For every line in the entries that contains "campus", show the whole line.

Records:
---+---
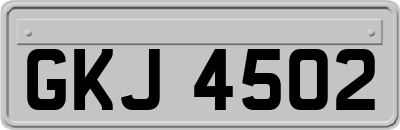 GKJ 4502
---+---
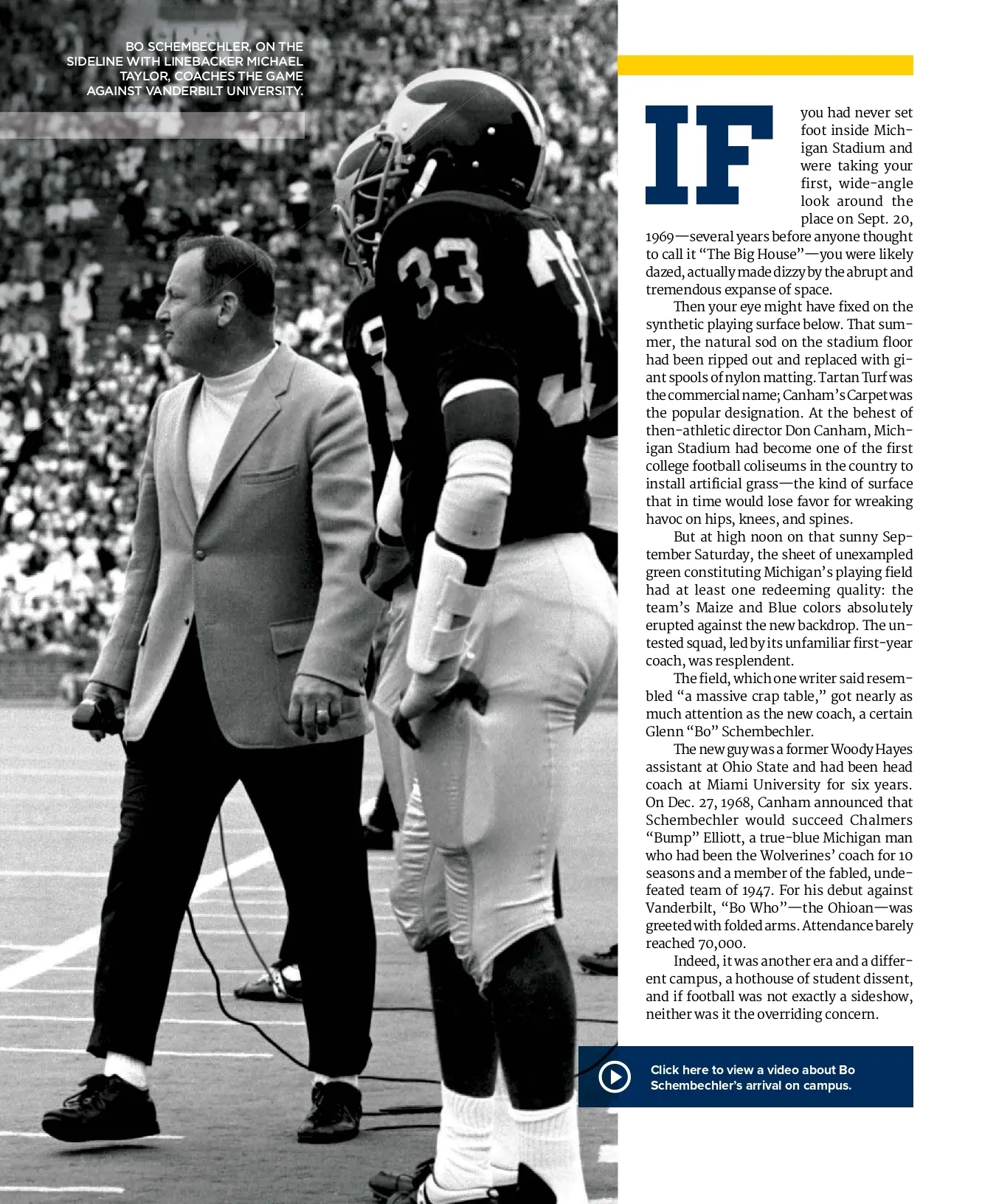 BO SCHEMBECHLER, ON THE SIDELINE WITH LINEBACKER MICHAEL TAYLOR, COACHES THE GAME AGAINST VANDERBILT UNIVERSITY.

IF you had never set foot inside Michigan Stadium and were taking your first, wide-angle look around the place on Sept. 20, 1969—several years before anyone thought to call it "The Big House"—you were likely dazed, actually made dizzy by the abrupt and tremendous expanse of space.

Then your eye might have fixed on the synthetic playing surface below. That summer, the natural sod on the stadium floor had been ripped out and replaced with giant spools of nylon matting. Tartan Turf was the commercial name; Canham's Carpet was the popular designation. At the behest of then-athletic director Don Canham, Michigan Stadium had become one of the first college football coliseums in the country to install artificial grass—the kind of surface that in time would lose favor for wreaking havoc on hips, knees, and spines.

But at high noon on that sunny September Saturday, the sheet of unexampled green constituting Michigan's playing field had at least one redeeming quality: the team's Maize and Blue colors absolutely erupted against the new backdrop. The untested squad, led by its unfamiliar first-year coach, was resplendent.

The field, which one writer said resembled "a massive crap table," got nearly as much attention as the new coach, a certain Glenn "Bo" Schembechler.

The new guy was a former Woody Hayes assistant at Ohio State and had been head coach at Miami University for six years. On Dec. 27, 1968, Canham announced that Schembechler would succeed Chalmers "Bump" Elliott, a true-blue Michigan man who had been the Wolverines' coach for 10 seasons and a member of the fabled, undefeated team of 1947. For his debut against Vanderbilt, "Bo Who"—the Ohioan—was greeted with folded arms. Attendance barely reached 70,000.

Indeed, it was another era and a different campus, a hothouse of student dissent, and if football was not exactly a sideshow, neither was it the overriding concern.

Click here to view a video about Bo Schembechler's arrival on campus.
---+---
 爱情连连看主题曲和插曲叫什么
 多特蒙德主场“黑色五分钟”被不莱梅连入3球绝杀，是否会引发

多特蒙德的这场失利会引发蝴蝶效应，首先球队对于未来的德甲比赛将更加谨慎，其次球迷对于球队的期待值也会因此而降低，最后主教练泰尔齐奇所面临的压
---+---
Finished exercise:
Indeed, it was another era and a different campus, a hothouse of student dissent, and if football was not exactly a sideshow, neither was it the overriding concern.
Click here to view a video about Bo Schembechler's arrival on campus.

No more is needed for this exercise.